Consigne> Prolongez le texte sur la persécution des Rom, Sinti et Yéniches en Suisse en reprenant juste après sa dernière phrase.

Texte choisi>
Roma, Sinti et Yéniches en Suisse, quelques aspects d’une persécution de longue durée

par Thomas Huonker, FNRS,  Zurich[1]

En Suisse, comment les Yéniches, Sinti et Rom ont-ils été traités ? Les informations dont nous disposons sont très inégales. Mais ce qui frappe dans cette histoire, en Suisse, pour ces groupes ethniques, c’est le fait qu’il ne leur était vraiment pas facile d’exister. La Suisse avait  été le premier État d’Europe à interdire la présence des Tsiganes, appelés les « Zeginer » ou les « Heiden » (les « Païens »), dans les cantons primitifs. Une décision a ainsi été prise à Lucerne, en 1471, par l’assemblée législative de ce temps-là, la « Tagsatzung »[2]. Elle interdisait d’« héberger ou [de] loger » les nomades. Cette politique de défense contre les Rom, dont les premiers groupes, venant de l’Europe du Sud-Est, et de l’Inde quelques siècles plus tôt, étaient arrivés en Suisse vers 1418, allait persister pendant exactement cinq cent ans. Il n’y a en effet guère un peu plus d’une trentaine d’années, en 1972, que les autorités suisses ont fini par renoncer à cette interdiction de séjour et de transit pour les Rom, Sinti, Manouches, etc., sur leur territoire.

Cette posture défensive permanente à l’égard de ce groupe ethnique, et de ses divers sous-groupes, trouvait son origine dans une série de représentations qui les diabolisaient. Elles s’observaient et étaient diffuses dans de nombreux autres pays, pesant lourdement sur la vie quotidienne des Rom. En 1525, par exemple, les autorités fribourgeoises avaient capturé et torturé un Rom. Sous la torture, les magistrats lui avaient fait avouer à peu près tout ce qu’ils souhaitaient. Il déclara par exemple que tous les Rom étaient des assassins et des malfaiteurs et qu’ils formaient une société secrète. Pour les autorités de l’époque, il n’y eut aucun doute, un tel malfaiteur méritait la mort !

Données fournies>

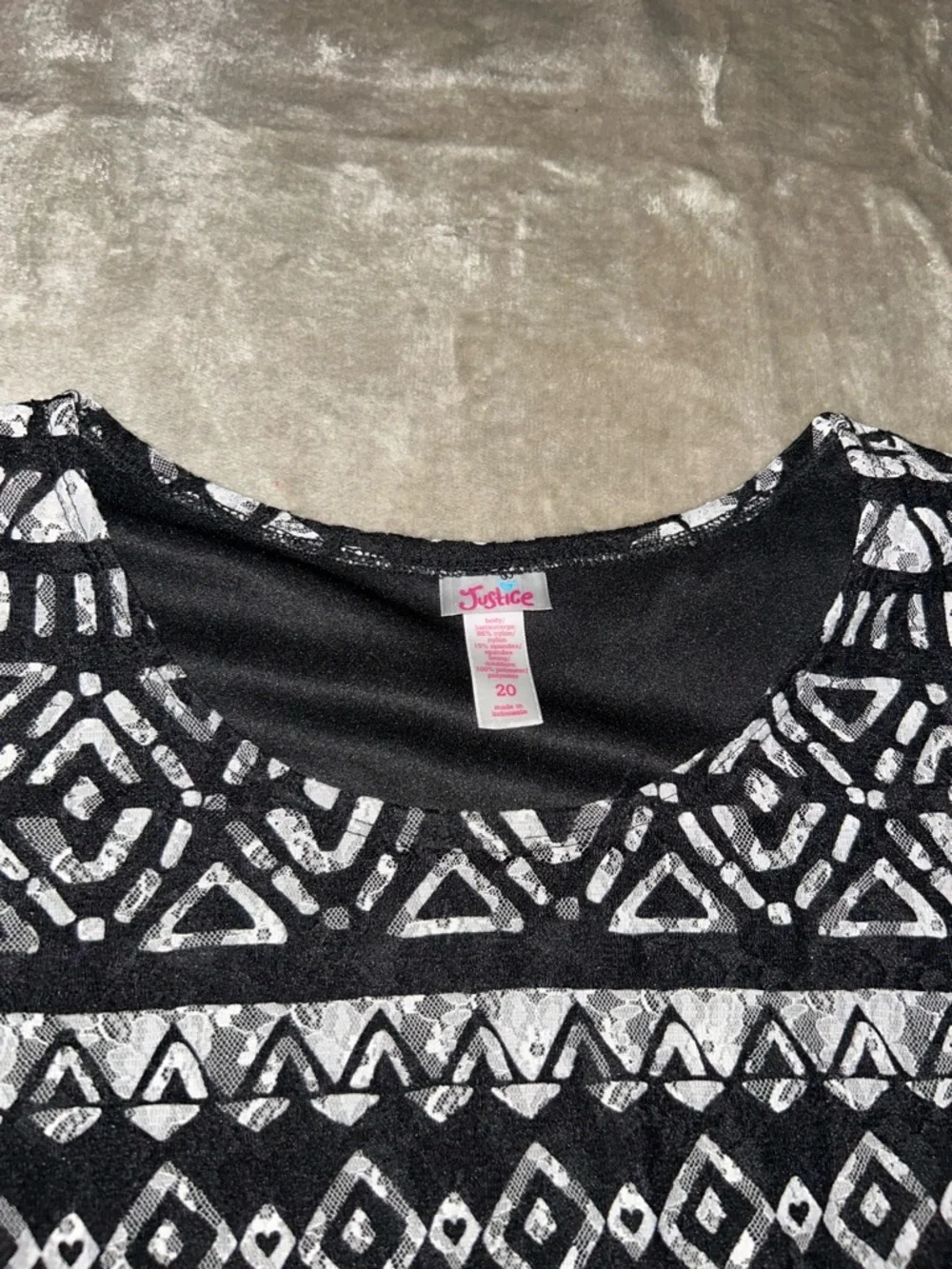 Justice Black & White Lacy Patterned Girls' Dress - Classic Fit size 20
--
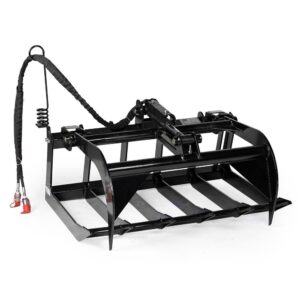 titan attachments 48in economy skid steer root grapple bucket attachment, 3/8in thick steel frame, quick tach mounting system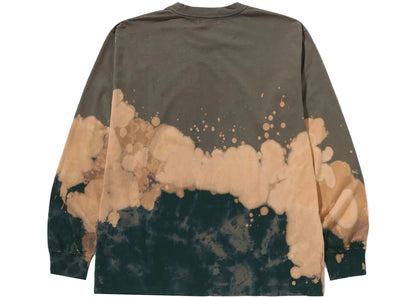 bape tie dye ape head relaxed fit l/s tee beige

Réponse attendue>
Mais le pire devait encore arriver. Ainsi, les délégués du Canton de Schwytz ont-ils déclaré à la Diète de 1574,  à Baden, que ces païens étaient tous des voleurs, et leurs femmes toutes des sorcières. Ce qui devait inaugurer une nouvelle politique envers les nomades. Jusque-là, en effet, on les capturait, on les torturait, on leur brûlait un stigma sur le corps et on les chassait hors de Suisse. Seuls ceux qui étaient repris une seconde fois étaient tués, soit pendus, roués ou décapités, par l’autorité juridique. Cette séance de la Diète de 1574 inaugura par contre une nouvelle stratégie contre les Rom, celle de l’extermination. L’autorité fédérale ordonna donc que chaque canton prenne les mesures nécessaires pour éliminer ces gens. Cependant, les délégués de Schwytz signalèrent à leurs compatriotes que ces « Zegyiner » se cacheraient tellement bien dans les montagnes qu’il serait assez difficile de les trouver.

Dans les faits, les autorités suisses laissèrent souvent la vie sauve à ceux qui étaient assez forts pour être vendu aux galères des rois de France, de Savoie ou aux républiques de Venise ou de Gênes.

Le système d’identification des nomades chassés hors de la Suisse au moyen de marques brûlées sur la peau, de coupures sur les oreilles ou d’autres mutilations similaires fut aussi combiné avec des listes nominatives de nomades. Elles incluaient les femmes et les enfants.

Certains fonctionnaires, comme ceux de Bâle, dessinaient à la main une croix ou d’autres symboles, comme des petits gibets, dans ces listes qui ont été parfois conservées sous forme de livres imprimés.

Pour la période plus récente, l’espoir de l’historien quant à une évolution positive de cette politique de tolérance-zéro envers les nomades grâce au triomphe des idées libérales - liberté, égalité, fraternité - en Helvétie, après la chute des institutions d’Ancien Régime à Berne, Bâle, Lucerne, Soleure, Fribourg etc. n’est que très partiellement confirmé par les sources.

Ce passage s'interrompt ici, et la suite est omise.